All of the nearly 500 members of the Minnesota delegation will be provided with colorful brochures to distribute along the way to promote the state as a tourist spot.
Bandsmen and singers will wear red and white badges bearing the messages "Minnesota Says Hello" and "Vacation Land of 10,000 Lakes."
The Minnesota Department of Business Development is co-ordinating the arrangements for Minnesota Day.

Recalling further
I was seven years old at the time, stayed home with Mom. Tensions were high in '62 with the Cuban missile crisis. Our home was built that year and it was within the pretty narrow window when new homes had "fallout shelters." Remember on "Happy Days" when the characters got tired of "prepping" for nuclear disaster? They figured that if such a catastrophe were to happen, life wouldn't be worth living anyway. We have used our fallout shelter for storage. It's an option when really bad weather is happening outside. Now that I live alone, I'm not that scared. 
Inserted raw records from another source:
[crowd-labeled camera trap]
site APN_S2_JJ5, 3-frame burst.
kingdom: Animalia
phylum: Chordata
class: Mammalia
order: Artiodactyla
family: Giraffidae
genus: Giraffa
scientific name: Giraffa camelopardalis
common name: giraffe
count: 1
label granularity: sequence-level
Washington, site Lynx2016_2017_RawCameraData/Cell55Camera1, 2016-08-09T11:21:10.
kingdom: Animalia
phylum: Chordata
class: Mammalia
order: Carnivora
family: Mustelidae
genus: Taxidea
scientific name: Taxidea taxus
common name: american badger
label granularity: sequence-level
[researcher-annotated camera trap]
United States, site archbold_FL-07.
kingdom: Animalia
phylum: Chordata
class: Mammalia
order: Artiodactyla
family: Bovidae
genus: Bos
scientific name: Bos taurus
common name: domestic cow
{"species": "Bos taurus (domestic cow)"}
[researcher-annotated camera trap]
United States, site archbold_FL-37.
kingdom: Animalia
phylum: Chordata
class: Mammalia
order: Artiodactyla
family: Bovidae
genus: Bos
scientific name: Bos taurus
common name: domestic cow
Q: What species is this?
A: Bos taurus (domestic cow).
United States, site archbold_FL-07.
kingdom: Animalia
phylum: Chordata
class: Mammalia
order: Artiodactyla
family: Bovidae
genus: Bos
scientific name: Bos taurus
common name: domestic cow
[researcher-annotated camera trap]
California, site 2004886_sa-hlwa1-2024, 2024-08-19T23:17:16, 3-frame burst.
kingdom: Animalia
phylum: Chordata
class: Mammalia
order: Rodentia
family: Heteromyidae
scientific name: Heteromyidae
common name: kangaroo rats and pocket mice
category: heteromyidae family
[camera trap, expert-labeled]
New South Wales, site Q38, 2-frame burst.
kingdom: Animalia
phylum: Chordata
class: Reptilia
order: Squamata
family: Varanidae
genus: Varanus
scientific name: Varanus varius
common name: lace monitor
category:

JFK was president when the UMM chorus made its trip to the wondrous Fair with its monorails. He was supposed to be present at the fair for closing ceremonies. He canceled out with the official explanation of illness, but the real reason was urgency for dealing with the missile crisis. 
It's sad that apparently no one had a movie camera along for the men's chorus trip. Oh, to have captured some of those scenes for YouTube today! The people then could not have envisioned anything like YouTube. 
The Minnesota Twins were in their second year in 1962 and finished second behind the Yankees in the American League, just five games out. Vic Power was our first baseman and was team MVP. I was a student at Longfellow Elementary School in West Morris. My third grade teacher Lillian Peterson (later Ehlers, living to over 100) got called into the commons one day, then came back to inform us that JFK had been shot. 
On a happy note, let us remember that 1962 was when Gene Chandler had his hit song "Duke of Earl!"